W3C's New XHTML 2.0 Draft A Mistake? 50
EchoMirage writes "The World Wide Web Consortium (W3C) has been quietly working on drafts for a proposed XHTML 2.0 standard. But some well-known and well-respected web authors are balking at the proposal, because it invalidates several well-used tags. Given that XHTML 1.1 hasn't even seen any wide use yet, and many browsers are still working on basic HTML 4 and CSS1 compatibility, many people are questioning the W3C's push to create new standards before the old ones are solidly in place."
why some people are upset (Score:4, Informative)
I can see why some people are questing the value of this standards proposal.
Re:why some people are upset (Score:5, Informative)
It was always misused anyway.
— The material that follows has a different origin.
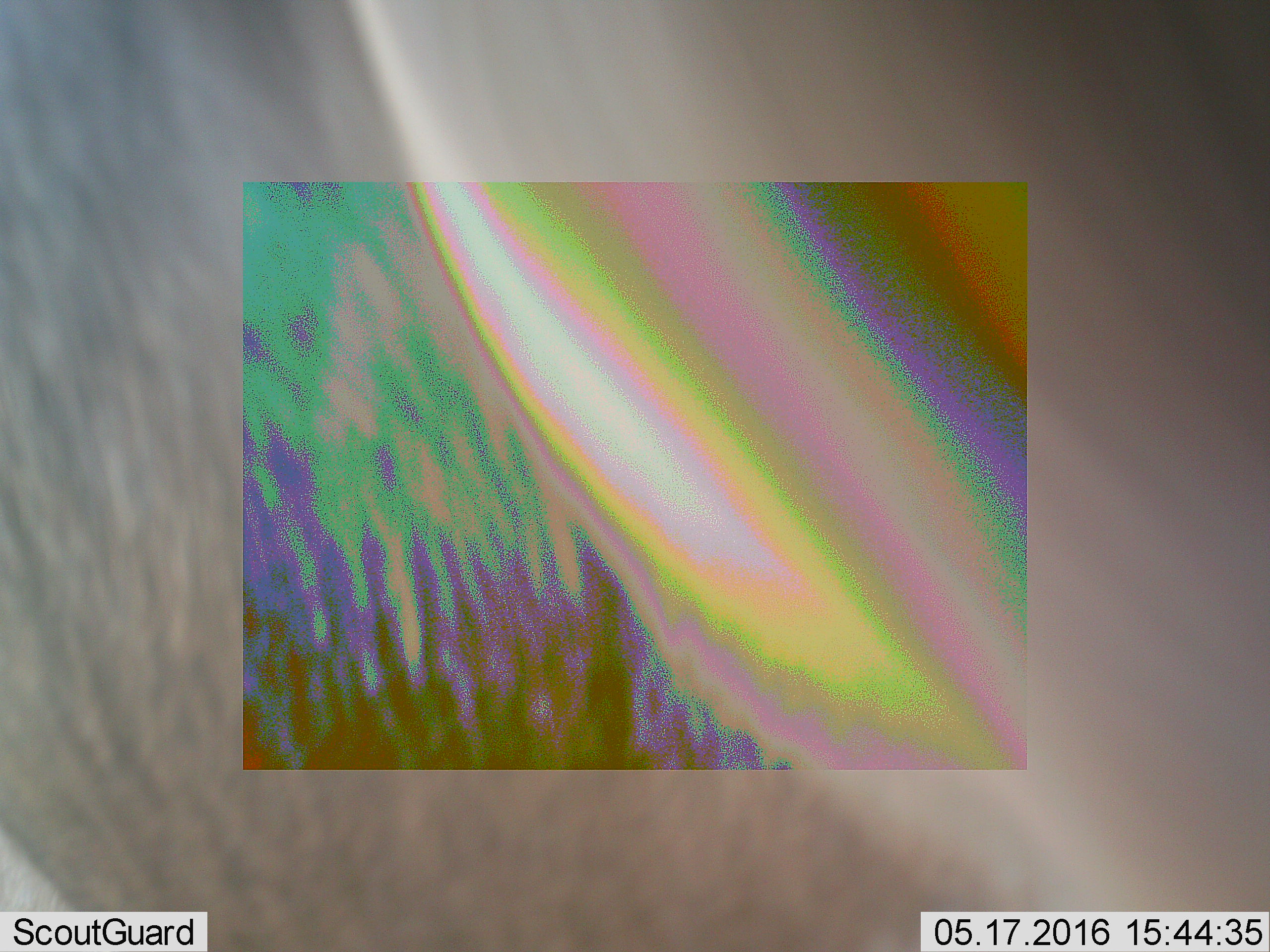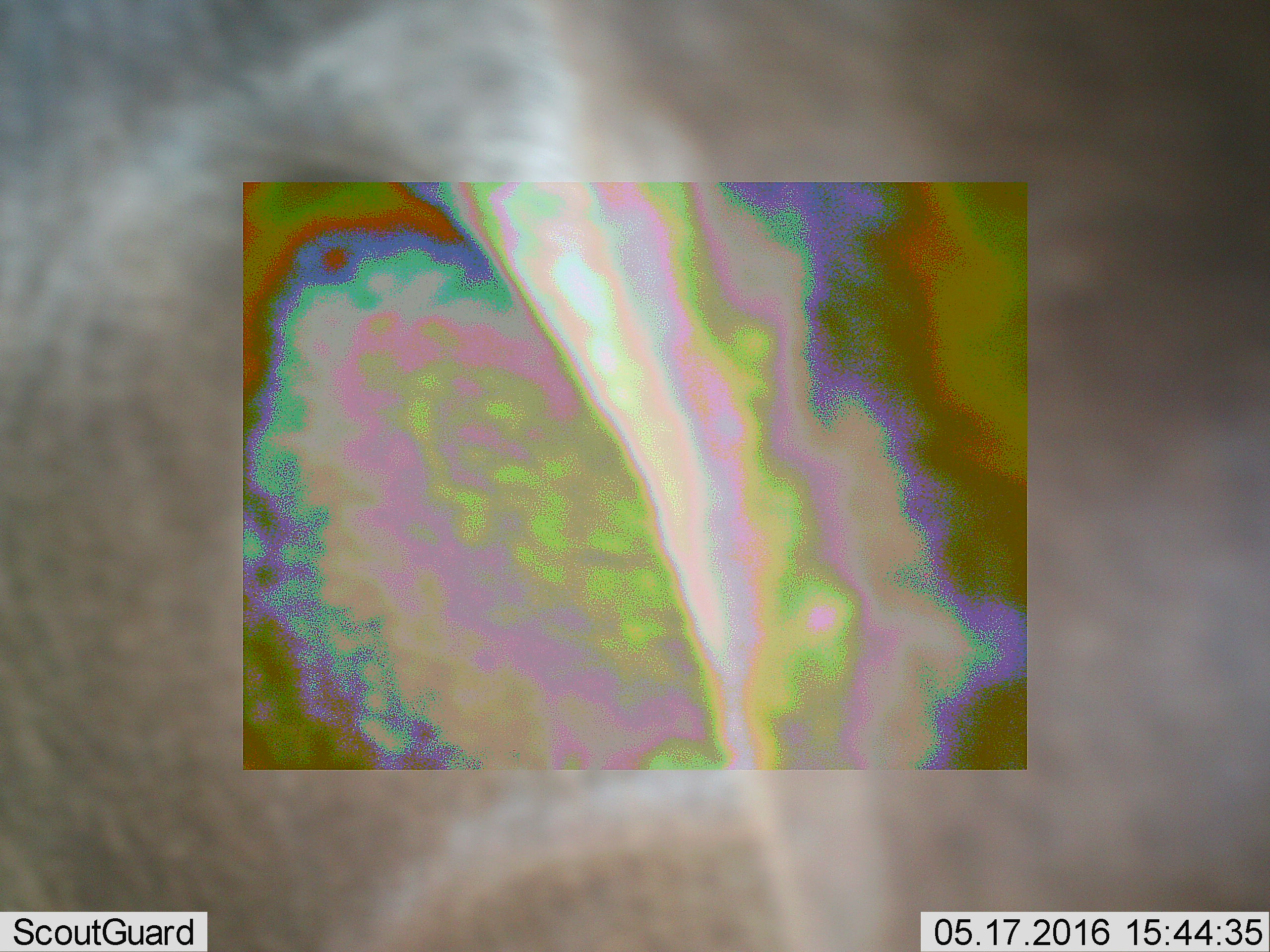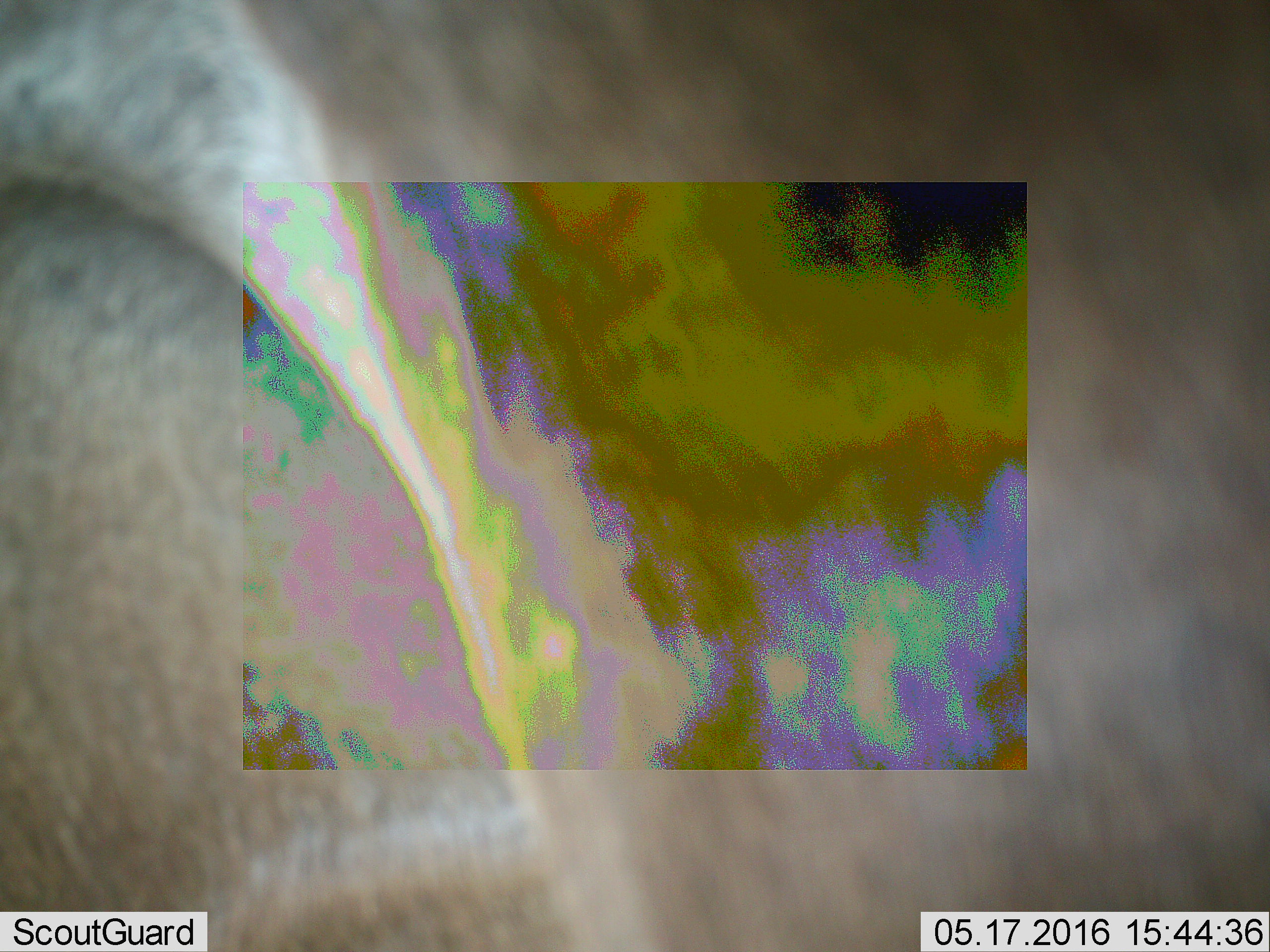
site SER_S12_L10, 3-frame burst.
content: unidentified animal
An acronym is pronouncable.
They were only special cases of the <object> element anyway, which is still there, and far more flexible.
Remember, they are called elements, not tags. The tags are the funny things in angle brackets, elements are the whole things.
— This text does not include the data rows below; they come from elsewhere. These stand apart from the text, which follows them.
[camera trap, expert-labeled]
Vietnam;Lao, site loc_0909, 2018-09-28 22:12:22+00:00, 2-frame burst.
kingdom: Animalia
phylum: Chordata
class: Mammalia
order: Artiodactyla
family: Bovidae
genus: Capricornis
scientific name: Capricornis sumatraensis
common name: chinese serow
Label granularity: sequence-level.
The question remains, why are there deprecated elements in a non-backwards compatible markup language?
Re:why some people are upset (Score:1, Troll)
It sounds like no logic, or perhaps, Microsoft Logic.
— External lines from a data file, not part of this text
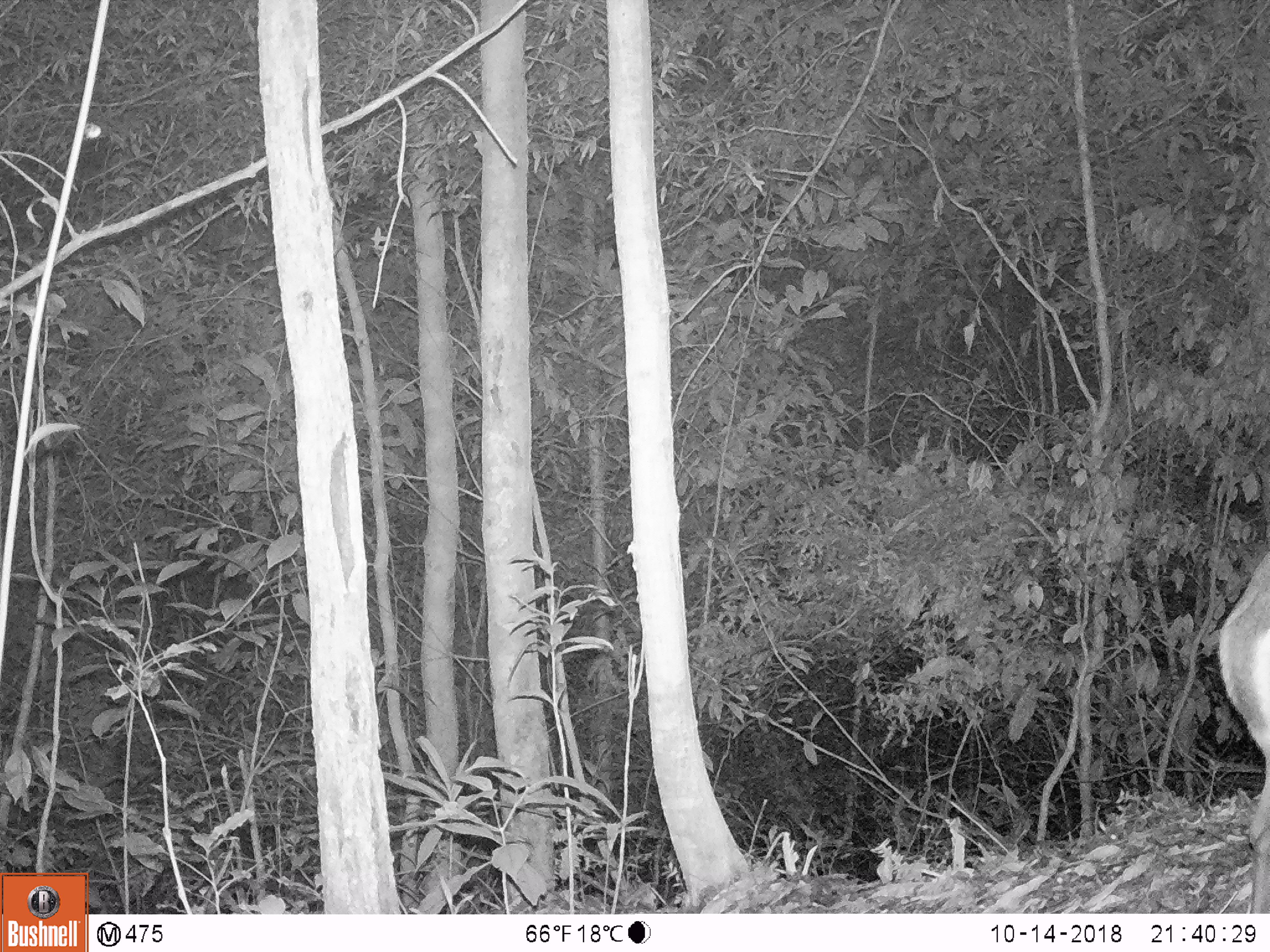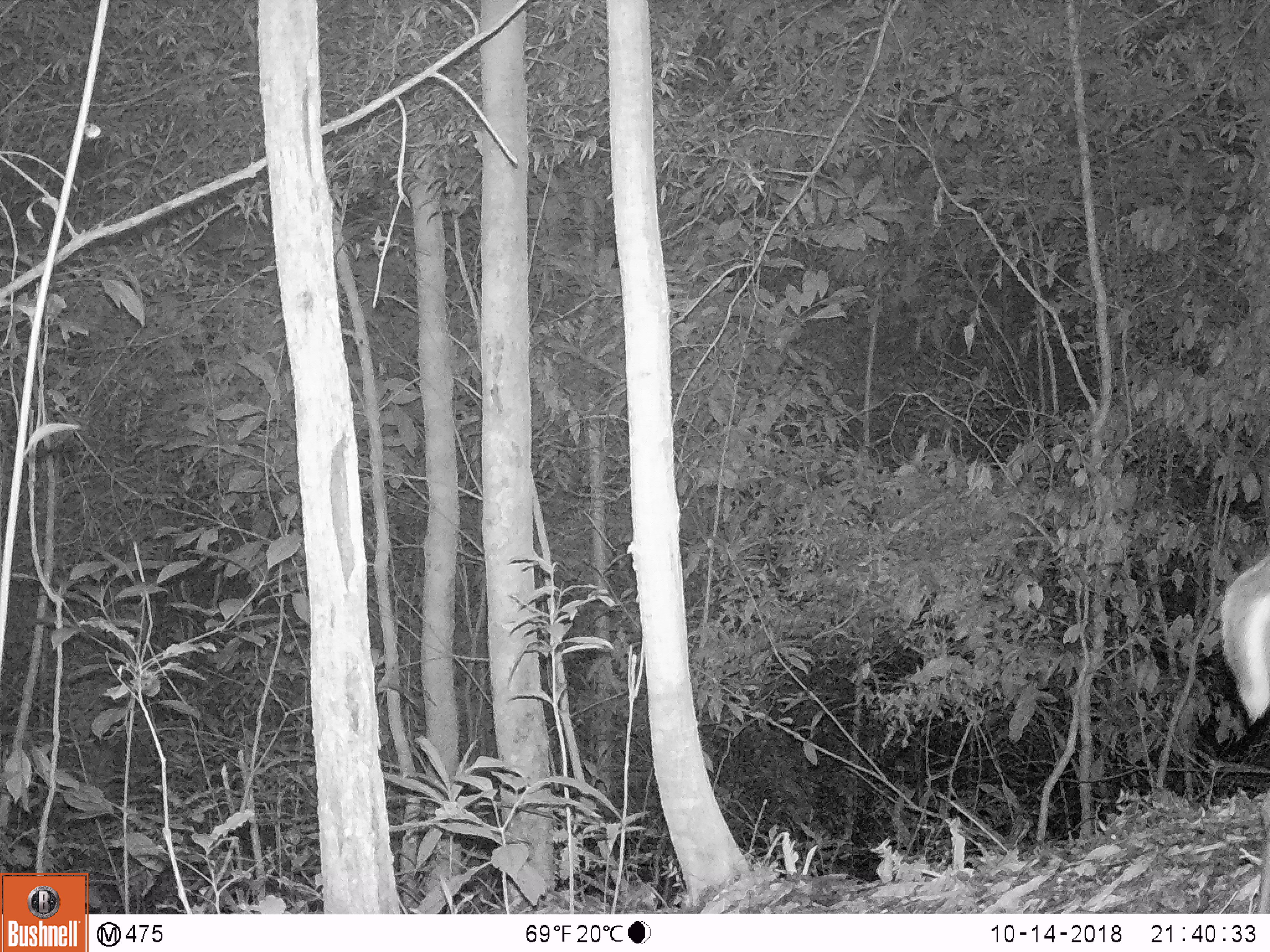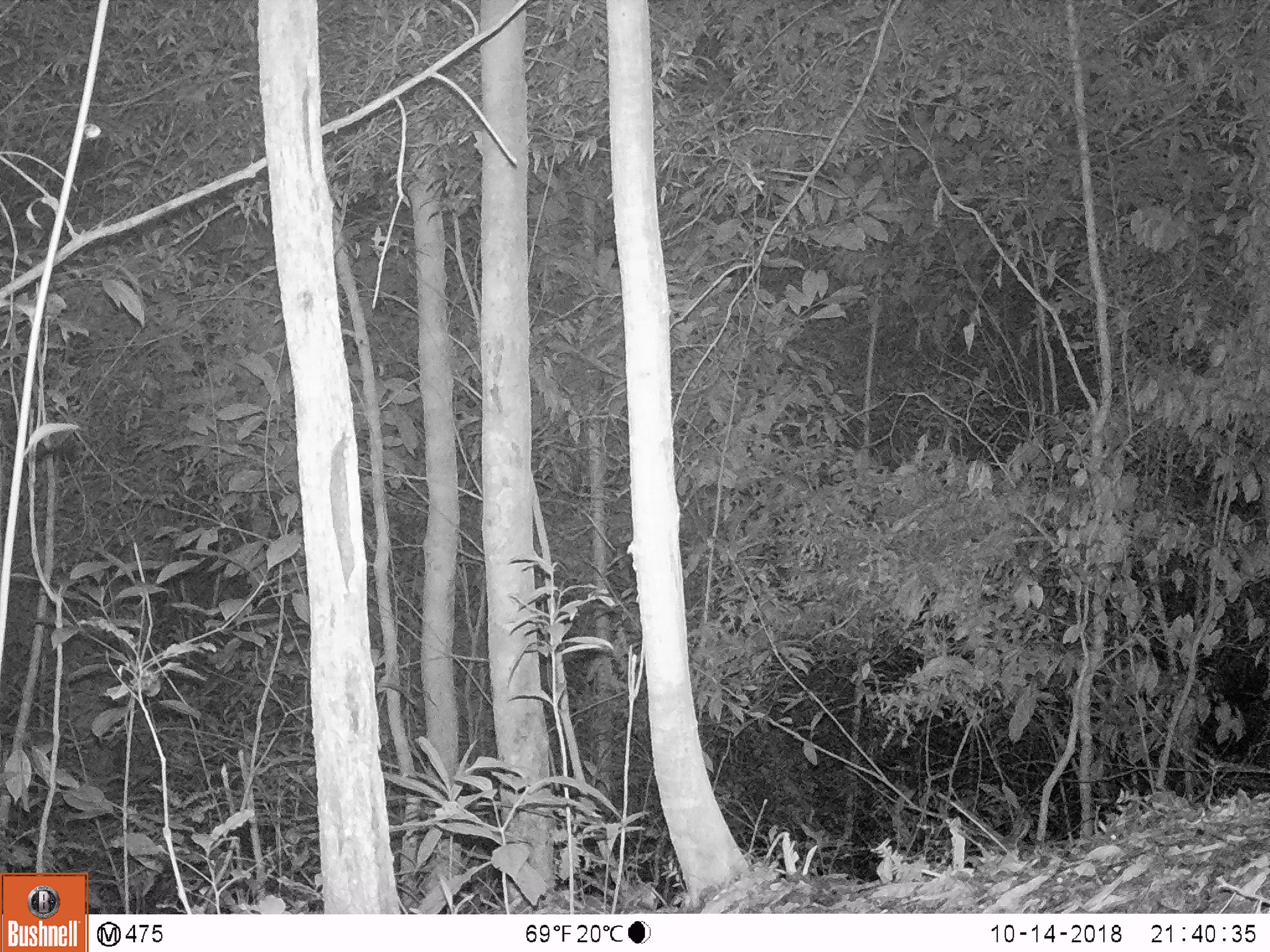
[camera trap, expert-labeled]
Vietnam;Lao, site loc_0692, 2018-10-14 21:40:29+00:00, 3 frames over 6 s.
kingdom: Animalia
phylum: Chordata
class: Mammalia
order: Artiodactyla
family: Cervidae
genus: Muntiacus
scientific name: Muntiacus rooseveltorum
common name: roosevelt's muntjac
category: roosevelts muntjac group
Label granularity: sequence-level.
Serious Question: How much influence does our favorite pet, Microsoft, have in the W3C?
No I am not trying to bash Microsoft, we all know they are good at somethings (like sucking....)
Re:why some people are upset (Score:3, Interesting)
On an organisational level? Little, I believe, it certainly doesn't seem like Microsoft's participation in the w3c is putting forth the typical Microsoft nastiness.
On a specifications level? They were intimately involved in a couple of crucial recommendations, I believe, including CSS (which of course, originated within Opera).
On a day-by-day basis? Tantek Ãelik [tantek.com] is usually found hanging around the w3c mailing lists and commenting on current affairs in his blog. He seems like a smart guy, he worked on IE5/Mac, which was one of the first decent CSS1 implementations.
Re:why some people are upset (Score:2, Informative)
Huh? What have you been smoking?
CSS was first proposed in 94. MS got on board first (which is why they're in on the recommendations) and had it in IE3 in 96, the first commercial browser with support. Netscape then gave up on its JavaScript Style Sheets and included CSS in Navigator 4. It wasn't until 98 that Opera included CSS.
The guy that invented CSS (Hakon Lie) later went to work for Opera but that was years after the standard was created and in wide use.
Re:why some people are upset (Score:2)
I wasn't aware of that, I was under the impression that he was working at Opera at the time. Thanks for the info.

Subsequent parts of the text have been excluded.